▶ [WORK INSTRUCTIONS]
Each line from the one that holds "Looking over" to the end of the records is to be retyped exactly. Pictures are not part of the copy.

(Dataset rows)
══════════════════════════════

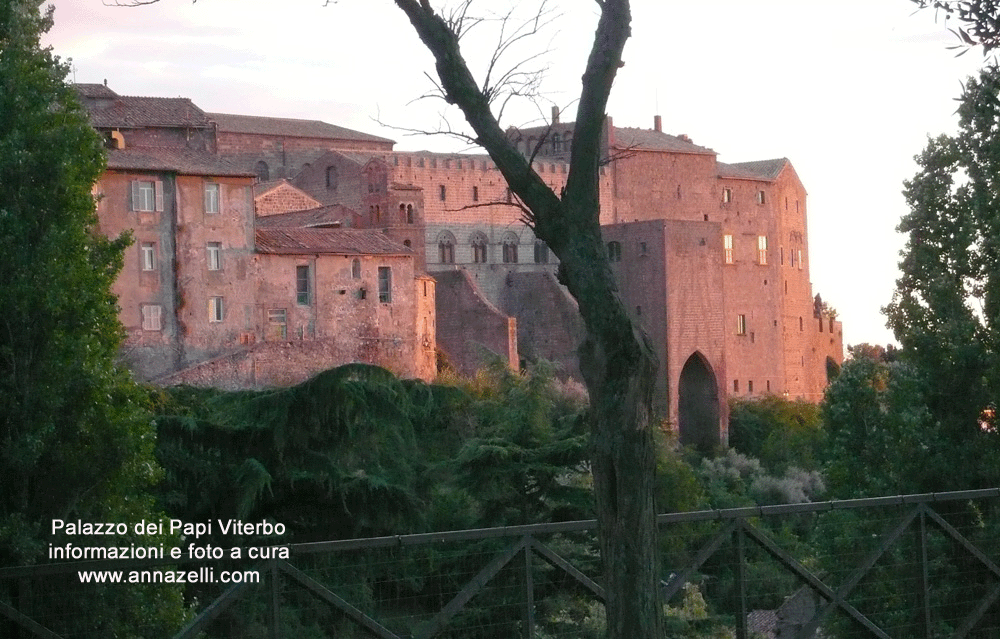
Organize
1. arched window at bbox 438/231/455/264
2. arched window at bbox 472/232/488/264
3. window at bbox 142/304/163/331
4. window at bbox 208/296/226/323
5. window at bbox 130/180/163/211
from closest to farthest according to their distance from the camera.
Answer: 1. window at bbox 142/304/163/331
2. window at bbox 130/180/163/211
3. window at bbox 208/296/226/323
4. arched window at bbox 438/231/455/264
5. arched window at bbox 472/232/488/264

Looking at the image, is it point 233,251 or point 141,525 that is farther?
point 233,251

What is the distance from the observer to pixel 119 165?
43.3 m

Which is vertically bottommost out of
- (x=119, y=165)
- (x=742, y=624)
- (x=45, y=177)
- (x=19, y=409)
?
(x=742, y=624)

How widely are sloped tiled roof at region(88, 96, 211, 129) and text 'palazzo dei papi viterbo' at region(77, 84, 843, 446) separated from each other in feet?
0.29

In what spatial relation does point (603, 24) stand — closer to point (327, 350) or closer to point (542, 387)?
point (542, 387)

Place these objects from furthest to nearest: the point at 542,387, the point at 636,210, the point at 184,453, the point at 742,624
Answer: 1. the point at 636,210
2. the point at 542,387
3. the point at 184,453
4. the point at 742,624

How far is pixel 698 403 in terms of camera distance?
215 ft

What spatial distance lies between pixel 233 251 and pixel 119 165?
4307mm

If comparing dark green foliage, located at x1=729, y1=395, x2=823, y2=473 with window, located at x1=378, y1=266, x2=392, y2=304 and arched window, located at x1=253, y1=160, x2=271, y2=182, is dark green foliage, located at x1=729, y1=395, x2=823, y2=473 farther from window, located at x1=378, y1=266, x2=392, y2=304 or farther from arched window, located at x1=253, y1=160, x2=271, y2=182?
arched window, located at x1=253, y1=160, x2=271, y2=182

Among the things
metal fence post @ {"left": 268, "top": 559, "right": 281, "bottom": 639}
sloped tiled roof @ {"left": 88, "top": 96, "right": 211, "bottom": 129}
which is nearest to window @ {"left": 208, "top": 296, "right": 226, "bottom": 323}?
sloped tiled roof @ {"left": 88, "top": 96, "right": 211, "bottom": 129}

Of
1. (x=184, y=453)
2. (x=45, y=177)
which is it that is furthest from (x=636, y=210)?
(x=45, y=177)

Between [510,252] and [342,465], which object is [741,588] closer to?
[342,465]

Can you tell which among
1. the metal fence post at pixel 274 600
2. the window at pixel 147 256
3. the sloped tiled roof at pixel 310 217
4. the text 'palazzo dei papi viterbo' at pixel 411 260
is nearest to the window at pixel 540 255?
the text 'palazzo dei papi viterbo' at pixel 411 260

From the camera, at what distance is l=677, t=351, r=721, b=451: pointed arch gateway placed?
64.1 m
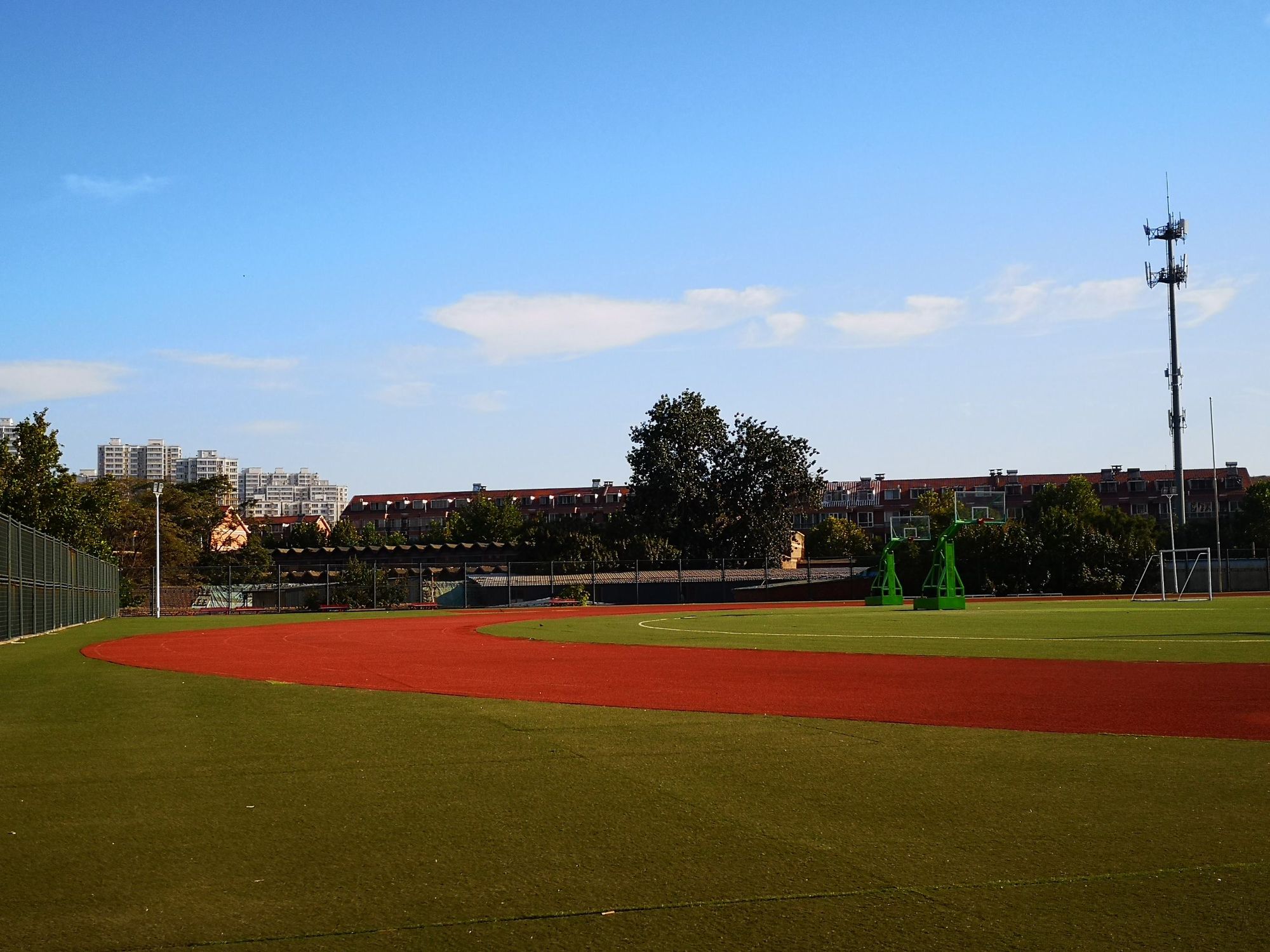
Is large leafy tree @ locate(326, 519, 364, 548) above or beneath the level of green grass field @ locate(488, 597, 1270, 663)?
above

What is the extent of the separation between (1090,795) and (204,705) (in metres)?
9.28

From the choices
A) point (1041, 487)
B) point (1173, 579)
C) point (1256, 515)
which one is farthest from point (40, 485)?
point (1041, 487)

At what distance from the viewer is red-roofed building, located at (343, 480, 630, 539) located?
17550 cm

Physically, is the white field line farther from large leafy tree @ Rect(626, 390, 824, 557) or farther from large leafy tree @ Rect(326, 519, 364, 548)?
large leafy tree @ Rect(326, 519, 364, 548)

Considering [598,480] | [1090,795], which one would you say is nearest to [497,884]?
[1090,795]

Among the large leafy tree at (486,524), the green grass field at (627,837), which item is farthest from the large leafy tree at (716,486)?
the green grass field at (627,837)

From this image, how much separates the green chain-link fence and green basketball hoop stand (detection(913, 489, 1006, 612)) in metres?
27.2

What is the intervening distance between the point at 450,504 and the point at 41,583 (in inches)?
6140

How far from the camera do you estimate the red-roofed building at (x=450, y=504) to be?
176m

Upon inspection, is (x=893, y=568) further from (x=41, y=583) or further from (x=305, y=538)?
(x=305, y=538)

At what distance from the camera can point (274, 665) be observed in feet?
62.0

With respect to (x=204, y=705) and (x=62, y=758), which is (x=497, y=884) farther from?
(x=204, y=705)

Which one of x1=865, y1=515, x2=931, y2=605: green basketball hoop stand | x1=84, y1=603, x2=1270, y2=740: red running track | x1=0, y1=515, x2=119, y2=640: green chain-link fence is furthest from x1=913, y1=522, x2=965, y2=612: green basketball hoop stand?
x1=0, y1=515, x2=119, y2=640: green chain-link fence

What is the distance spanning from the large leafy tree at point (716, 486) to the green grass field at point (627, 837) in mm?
66699
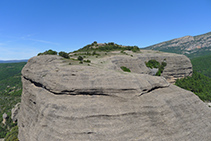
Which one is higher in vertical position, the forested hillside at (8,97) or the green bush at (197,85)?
the green bush at (197,85)

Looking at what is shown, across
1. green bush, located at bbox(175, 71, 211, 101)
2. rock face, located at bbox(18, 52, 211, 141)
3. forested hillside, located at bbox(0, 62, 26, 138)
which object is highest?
rock face, located at bbox(18, 52, 211, 141)

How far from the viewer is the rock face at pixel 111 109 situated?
1675 centimetres

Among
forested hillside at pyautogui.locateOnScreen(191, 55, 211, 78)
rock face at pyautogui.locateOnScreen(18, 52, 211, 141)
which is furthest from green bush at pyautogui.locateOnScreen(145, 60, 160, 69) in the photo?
forested hillside at pyautogui.locateOnScreen(191, 55, 211, 78)

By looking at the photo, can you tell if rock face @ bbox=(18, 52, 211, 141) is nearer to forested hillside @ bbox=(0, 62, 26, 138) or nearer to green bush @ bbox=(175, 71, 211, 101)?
green bush @ bbox=(175, 71, 211, 101)

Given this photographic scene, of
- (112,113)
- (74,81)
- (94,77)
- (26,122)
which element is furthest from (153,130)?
(26,122)

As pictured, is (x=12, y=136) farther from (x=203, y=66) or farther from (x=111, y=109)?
(x=203, y=66)

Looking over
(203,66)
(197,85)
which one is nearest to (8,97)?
(197,85)

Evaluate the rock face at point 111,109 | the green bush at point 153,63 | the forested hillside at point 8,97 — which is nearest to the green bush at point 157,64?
the green bush at point 153,63

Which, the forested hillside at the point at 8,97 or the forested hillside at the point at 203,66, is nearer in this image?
the forested hillside at the point at 8,97

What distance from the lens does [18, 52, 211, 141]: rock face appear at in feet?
55.0

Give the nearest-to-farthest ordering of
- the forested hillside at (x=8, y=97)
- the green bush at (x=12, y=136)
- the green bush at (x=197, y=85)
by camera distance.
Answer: the green bush at (x=12, y=136), the green bush at (x=197, y=85), the forested hillside at (x=8, y=97)

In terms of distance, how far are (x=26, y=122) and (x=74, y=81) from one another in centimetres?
1680

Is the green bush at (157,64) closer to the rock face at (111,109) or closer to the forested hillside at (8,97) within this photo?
the rock face at (111,109)

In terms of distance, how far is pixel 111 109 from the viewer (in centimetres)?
1794
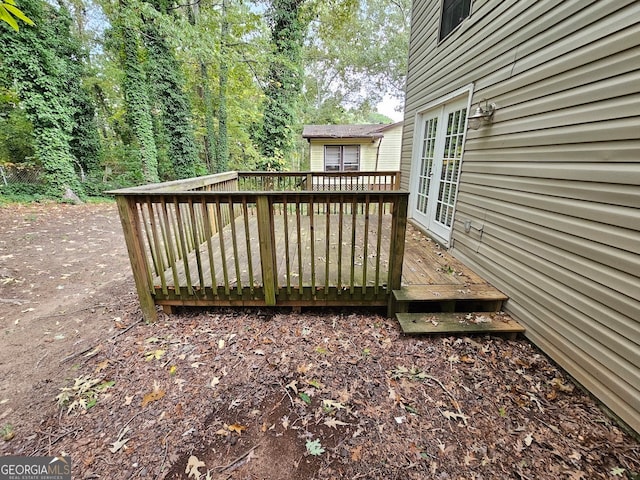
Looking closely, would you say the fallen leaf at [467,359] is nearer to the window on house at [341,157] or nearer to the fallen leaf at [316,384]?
the fallen leaf at [316,384]

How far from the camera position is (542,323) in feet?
7.53

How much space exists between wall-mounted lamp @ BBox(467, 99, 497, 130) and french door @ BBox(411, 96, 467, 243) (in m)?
0.31

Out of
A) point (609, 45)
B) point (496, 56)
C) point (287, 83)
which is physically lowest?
point (609, 45)

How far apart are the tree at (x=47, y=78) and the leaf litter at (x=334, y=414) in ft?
29.6

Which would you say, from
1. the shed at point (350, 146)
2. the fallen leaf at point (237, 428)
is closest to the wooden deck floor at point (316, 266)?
the fallen leaf at point (237, 428)

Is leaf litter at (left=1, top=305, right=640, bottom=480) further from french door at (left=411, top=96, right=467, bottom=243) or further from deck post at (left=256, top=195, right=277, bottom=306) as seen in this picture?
french door at (left=411, top=96, right=467, bottom=243)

══════════════════════════════

▶ [RESULT BELOW]
Looking over
(203,66)
(197,85)
which one is nearest to (8,97)?
(197,85)

Evaluate the rock face at point 111,109 | the green bush at point 153,63 | the forested hillside at point 8,97 — which is nearest to the green bush at point 157,64?
the green bush at point 153,63

Which, the forested hillside at the point at 8,97 or the forested hillside at the point at 203,66, is nearer in this image?
the forested hillside at the point at 8,97

What distance from the lens does [18, 52, 211, 141]: rock face appear at in feet?
55.0

Give the nearest-to-farthest ordering of
- the forested hillside at (x=8, y=97)
- the green bush at (x=12, y=136)
- the green bush at (x=197, y=85)
by camera distance.
Answer: the green bush at (x=12, y=136), the green bush at (x=197, y=85), the forested hillside at (x=8, y=97)

In terms of distance, how far are (x=26, y=122) and (x=74, y=81) from one another in centimetres?
1680

Is the green bush at (157,64) closer to the rock face at (111,109) or closer to the forested hillside at (8,97) within this photo?
the rock face at (111,109)

In terms of distance, how far is pixel 111 109 from the viewer (in centimetres)?
1794
Looking closely, would you say the fallen leaf at [467,359] is nearer to the window on house at [341,157] or nearer to the fallen leaf at [316,384]?
the fallen leaf at [316,384]

How far from the camera position is (542,323) in feet?
7.53

How much space exists between wall-mounted lamp @ BBox(467, 99, 497, 130) and french door @ BBox(411, 96, 467, 243) (in m)?
0.31

Out of
A) point (609, 45)
B) point (496, 56)
C) point (287, 83)
which is physically lowest?
point (609, 45)

How far apart are the tree at (x=47, y=78) and the leaf litter at (x=334, y=414) in ft?
29.6

Which would you say, from
1. the shed at point (350, 146)
2. the fallen leaf at point (237, 428)
is closest to the wooden deck floor at point (316, 266)?
the fallen leaf at point (237, 428)

Is leaf litter at (left=1, top=305, right=640, bottom=480) further from french door at (left=411, top=96, right=467, bottom=243) or further from deck post at (left=256, top=195, right=277, bottom=306) as seen in this picture?
french door at (left=411, top=96, right=467, bottom=243)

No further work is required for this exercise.